# Holy Poop. Dual Suspension Monark Airman



## fordmike65 (Aug 21, 2019)




----------



## Oldbikes (Aug 21, 2019)

WOW!


Sent from my iPhone using Tapatalk


----------



## fordmike65 (Aug 21, 2019)

@Freqman1 
@geosbike


----------



## OldSkipTooth (Aug 21, 2019)

Uber rare! Nice!


----------



## cyclingday (Aug 21, 2019)

Cool bike, but really funky suspension design.
It’s hard to see how that could possibly work.


----------



## OldSkipTooth (Aug 21, 2019)

It works, but when you brake its really weird.


----------



## 10~18kustoms (Aug 21, 2019)

Holy poop! Looks like #3 just surfaced!


----------



## fordmike65 (Aug 21, 2019)

10~18kustoms said:


> Holy &#!^! Looks like #3 just surfaced!



You still have yours?


----------



## 10~18kustoms (Aug 21, 2019)

Yep!


----------



## Mr. Monkeyarms (Aug 21, 2019)

Sick.


----------



## WetDogGraphix (Aug 21, 2019)




----------



## oldfart36 (Aug 22, 2019)

Super Kool!


----------



## DonChristie (Aug 22, 2019)

Mind=blown! That is really cool! New bike, @fordmike65 ?


----------



## Jesse McCauley (Aug 22, 2019)

So who won the Facebook wars for this bike? 
Dude who found it couldn’t have been more oblivious of the storm he was stepping into.


Sent from my iPhone using Tapatalk


----------



## oldfart36 (Aug 22, 2019)

Jesse McCauley said:


> So who won the Facebook wars for this bike?
> Dude who found it couldn’t have been more oblivious of the storm he was stepping into.
> 
> 
> Sent from my iPhone using Tapatalk




LOL! Well said!!


----------



## Freqman1 (Aug 22, 2019)

cyclingday said:


> Cool bike, but really funky suspension design.
> It’s hard to see how that could possibly work.



It doesn't! I have one of George Ks excellent clones of one of these and it quickly becomes apparent why these are so rare. My guess is most were returned. For those that have a Huffman built Twin Flex you know if you really stand on the brake the rear compresses and when it bottoms out the rear will hop. On these if you just touch the brake you get that effect and it is sudden. I've ridden mine for short distances and no matter how lightly you try to brake you get the same effect. I've never did this at speed--and don't wan to! A great find. I wonder if the original color was maroon and black? I'd like to see better pics of the front fender-ducktail or straight? V/r Shawn


----------



## fordmike65 (Aug 22, 2019)

DonChristie said:


> Mind=blown! That is really cool! New bike, @fordmike65 ?

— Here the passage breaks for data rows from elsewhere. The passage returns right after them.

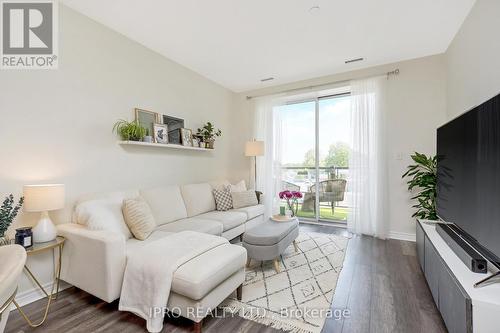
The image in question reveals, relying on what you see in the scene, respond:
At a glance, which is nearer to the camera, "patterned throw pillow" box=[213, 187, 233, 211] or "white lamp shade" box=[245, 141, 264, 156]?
"patterned throw pillow" box=[213, 187, 233, 211]

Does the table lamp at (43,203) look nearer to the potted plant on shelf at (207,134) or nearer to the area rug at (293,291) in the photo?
the area rug at (293,291)

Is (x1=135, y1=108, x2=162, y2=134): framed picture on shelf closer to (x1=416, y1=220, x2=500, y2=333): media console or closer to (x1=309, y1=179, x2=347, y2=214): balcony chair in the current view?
(x1=309, y1=179, x2=347, y2=214): balcony chair

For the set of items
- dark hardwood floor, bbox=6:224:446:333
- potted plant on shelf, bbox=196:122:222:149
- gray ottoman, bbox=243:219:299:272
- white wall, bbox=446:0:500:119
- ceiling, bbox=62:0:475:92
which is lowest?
dark hardwood floor, bbox=6:224:446:333

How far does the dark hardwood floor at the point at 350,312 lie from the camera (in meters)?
1.61

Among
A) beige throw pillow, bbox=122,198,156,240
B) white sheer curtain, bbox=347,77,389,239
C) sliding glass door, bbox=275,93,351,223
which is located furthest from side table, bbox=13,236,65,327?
white sheer curtain, bbox=347,77,389,239

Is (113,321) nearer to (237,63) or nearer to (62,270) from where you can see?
(62,270)

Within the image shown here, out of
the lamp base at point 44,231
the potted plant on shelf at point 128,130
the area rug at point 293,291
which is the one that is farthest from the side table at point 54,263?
the area rug at point 293,291

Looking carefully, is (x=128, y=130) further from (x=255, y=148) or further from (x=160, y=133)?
(x=255, y=148)

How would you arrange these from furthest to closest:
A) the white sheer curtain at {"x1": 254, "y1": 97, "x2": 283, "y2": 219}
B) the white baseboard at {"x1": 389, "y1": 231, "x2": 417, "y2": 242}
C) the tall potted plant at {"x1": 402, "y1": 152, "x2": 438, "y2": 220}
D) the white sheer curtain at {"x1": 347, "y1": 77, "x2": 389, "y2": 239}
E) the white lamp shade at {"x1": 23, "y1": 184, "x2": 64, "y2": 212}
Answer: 1. the white sheer curtain at {"x1": 254, "y1": 97, "x2": 283, "y2": 219}
2. the white sheer curtain at {"x1": 347, "y1": 77, "x2": 389, "y2": 239}
3. the white baseboard at {"x1": 389, "y1": 231, "x2": 417, "y2": 242}
4. the tall potted plant at {"x1": 402, "y1": 152, "x2": 438, "y2": 220}
5. the white lamp shade at {"x1": 23, "y1": 184, "x2": 64, "y2": 212}

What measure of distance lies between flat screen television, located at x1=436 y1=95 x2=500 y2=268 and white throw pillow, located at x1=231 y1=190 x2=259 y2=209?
2446 millimetres

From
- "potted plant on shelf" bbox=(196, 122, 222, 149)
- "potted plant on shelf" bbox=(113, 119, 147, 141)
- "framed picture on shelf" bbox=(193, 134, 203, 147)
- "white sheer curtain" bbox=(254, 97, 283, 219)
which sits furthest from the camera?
"white sheer curtain" bbox=(254, 97, 283, 219)

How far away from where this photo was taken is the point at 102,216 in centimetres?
208

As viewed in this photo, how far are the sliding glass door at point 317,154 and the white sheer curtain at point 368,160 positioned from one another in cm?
53

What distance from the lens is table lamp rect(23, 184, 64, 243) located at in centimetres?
181
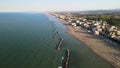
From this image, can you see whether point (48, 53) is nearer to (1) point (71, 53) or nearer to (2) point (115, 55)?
(1) point (71, 53)

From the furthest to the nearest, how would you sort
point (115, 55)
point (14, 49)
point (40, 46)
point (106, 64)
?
point (40, 46), point (14, 49), point (115, 55), point (106, 64)

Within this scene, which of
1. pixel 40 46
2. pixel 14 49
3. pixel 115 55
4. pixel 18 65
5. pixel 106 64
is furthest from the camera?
pixel 40 46

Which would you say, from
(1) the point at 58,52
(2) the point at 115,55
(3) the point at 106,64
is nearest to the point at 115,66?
(3) the point at 106,64

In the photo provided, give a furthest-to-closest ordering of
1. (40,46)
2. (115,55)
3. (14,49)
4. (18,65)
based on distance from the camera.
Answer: (40,46) < (14,49) < (115,55) < (18,65)

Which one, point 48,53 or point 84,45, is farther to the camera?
point 84,45

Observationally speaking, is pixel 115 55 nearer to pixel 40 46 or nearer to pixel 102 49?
pixel 102 49

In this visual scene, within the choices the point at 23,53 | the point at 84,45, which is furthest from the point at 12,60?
the point at 84,45

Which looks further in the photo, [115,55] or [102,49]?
[102,49]

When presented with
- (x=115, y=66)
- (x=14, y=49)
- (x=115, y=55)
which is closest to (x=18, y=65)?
(x=14, y=49)

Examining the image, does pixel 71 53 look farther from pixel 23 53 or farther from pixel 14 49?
pixel 14 49
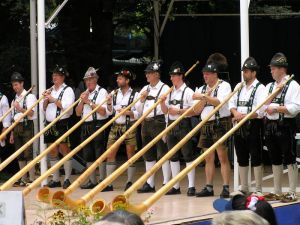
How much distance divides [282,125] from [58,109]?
3.49 m

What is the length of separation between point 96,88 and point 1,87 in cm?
294

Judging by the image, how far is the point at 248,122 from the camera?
1045cm

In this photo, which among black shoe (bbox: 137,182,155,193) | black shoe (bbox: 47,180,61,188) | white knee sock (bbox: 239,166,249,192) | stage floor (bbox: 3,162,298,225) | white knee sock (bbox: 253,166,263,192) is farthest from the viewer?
black shoe (bbox: 47,180,61,188)

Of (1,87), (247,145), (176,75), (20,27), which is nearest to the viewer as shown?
(247,145)

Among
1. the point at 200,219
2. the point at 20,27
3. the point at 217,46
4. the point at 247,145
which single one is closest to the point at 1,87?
the point at 20,27

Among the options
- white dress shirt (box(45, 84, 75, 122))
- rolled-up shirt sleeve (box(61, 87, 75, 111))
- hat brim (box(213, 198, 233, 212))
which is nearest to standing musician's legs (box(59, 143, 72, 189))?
white dress shirt (box(45, 84, 75, 122))

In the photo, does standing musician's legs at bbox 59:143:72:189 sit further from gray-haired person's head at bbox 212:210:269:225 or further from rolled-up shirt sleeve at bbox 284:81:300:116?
gray-haired person's head at bbox 212:210:269:225

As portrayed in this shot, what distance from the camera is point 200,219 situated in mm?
8875

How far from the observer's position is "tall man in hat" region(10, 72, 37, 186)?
42.0ft

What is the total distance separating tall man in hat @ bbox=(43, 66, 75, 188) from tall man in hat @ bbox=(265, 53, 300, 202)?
10.4ft

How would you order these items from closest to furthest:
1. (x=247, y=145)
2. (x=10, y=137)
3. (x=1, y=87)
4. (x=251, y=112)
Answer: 1. (x=251, y=112)
2. (x=247, y=145)
3. (x=10, y=137)
4. (x=1, y=87)

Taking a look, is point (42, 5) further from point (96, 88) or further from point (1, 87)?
point (1, 87)

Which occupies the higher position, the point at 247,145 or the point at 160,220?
the point at 247,145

I wish. Someone else's amazing find


----------



## Hammerhead (Aug 22, 2019)

Super cool and a very weird suspension setup.
Hammerhead


----------



## cyclingday (Aug 22, 2019)

Thanks, for the description, Shawn.
I had been riding my 39 Firestone Twin Flex, on the flat beach bike paths for quite awhile, and didn’t notice any severe adverse effects.
But, I took it up to the Rolling Relics, San Francisco Ride, and put it through its paces.
Oh, man!
What a different bike that is, when you’re having to bomb down some steep hills with the coaster brake applied.
The other thing I noticed, was that the axle nuts loosen up under extreme use.
After that trip, I learned to always check those fasteners before going for a ride.
Great bikes, for general cruising, but definitely not the one you want for the serious hill country.
That Monark design sounds like a nightmare.


----------



## WetDogGraphix (Aug 22, 2019)

Jesse McCauley said:


> So who won the Facebook wars for this bike?
> Dude who found it couldn’t have been more oblivious of the storm he was stepping into.
> 
> 
> Sent from my iPhone using Tapatalk



He sure went silent after all the hubbub started........


----------



## catfish (Aug 22, 2019)

Great find!


----------



## 66TigerCat (Aug 24, 2019)

So what's the backstory on this bike ?


----------